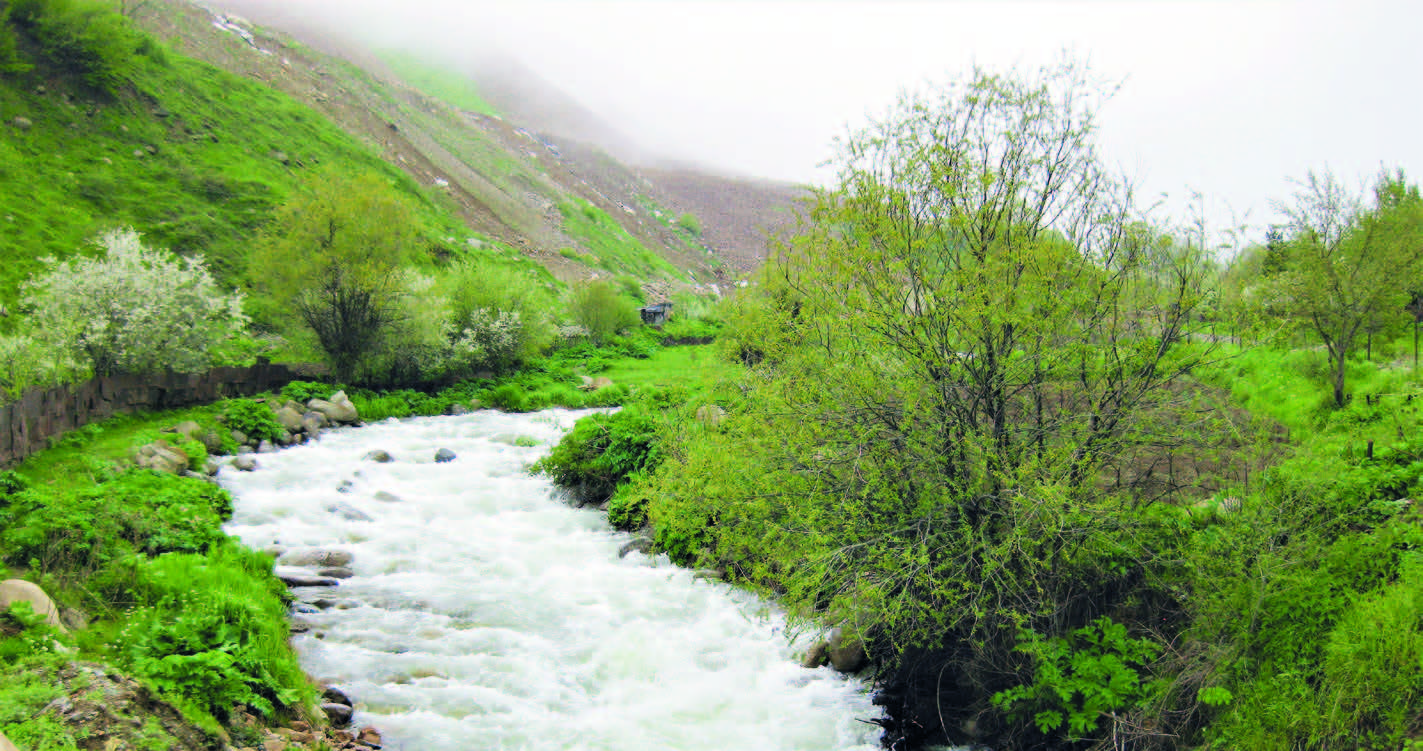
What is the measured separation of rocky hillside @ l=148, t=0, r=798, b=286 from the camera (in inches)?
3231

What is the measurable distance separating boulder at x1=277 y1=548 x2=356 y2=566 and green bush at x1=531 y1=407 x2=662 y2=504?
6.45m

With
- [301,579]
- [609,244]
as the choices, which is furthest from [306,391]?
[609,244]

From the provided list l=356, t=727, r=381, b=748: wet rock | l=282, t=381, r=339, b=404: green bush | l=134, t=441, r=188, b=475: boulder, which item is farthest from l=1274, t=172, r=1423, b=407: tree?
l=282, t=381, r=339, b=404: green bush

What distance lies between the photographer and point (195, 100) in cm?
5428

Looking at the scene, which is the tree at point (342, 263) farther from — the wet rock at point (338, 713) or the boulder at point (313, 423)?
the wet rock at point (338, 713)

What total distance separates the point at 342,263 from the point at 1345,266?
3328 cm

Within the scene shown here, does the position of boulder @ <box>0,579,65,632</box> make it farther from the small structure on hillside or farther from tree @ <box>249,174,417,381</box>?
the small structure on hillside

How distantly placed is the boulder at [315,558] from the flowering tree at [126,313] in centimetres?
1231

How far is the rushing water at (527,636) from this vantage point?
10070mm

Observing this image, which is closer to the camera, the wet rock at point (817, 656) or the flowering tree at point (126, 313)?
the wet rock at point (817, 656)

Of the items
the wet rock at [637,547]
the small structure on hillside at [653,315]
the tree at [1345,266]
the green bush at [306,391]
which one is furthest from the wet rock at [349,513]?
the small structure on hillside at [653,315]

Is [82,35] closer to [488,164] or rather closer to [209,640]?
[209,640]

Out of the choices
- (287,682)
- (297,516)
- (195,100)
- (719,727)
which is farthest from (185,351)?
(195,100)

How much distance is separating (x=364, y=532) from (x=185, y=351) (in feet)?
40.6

::::::::

Work to be completed -> Give back, word for word, the records from the line that contains "How far is the" through the last line of the records, both of those lines included.

Solved exercise ->
How far is the rushing water at (527,636) from this vantage point?
10070mm

Observing this image, which is closer to the camera, the wet rock at point (817, 656) or the flowering tree at point (126, 313)?
the wet rock at point (817, 656)

Of the items
the wet rock at [637,547]
the small structure on hillside at [653,315]
the tree at [1345,266]
the green bush at [306,391]
which one is furthest from the wet rock at [349,513]?
the small structure on hillside at [653,315]

Is [82,35] closer to [488,164] or rather closer to [209,640]?
[209,640]

Out of the choices
- (287,682)
- (297,516)
- (195,100)
- (719,727)
which is farthest from (185,351)?
(195,100)

How much distance is separating (x=364, y=532) from (x=185, y=351) (in feet)?
40.6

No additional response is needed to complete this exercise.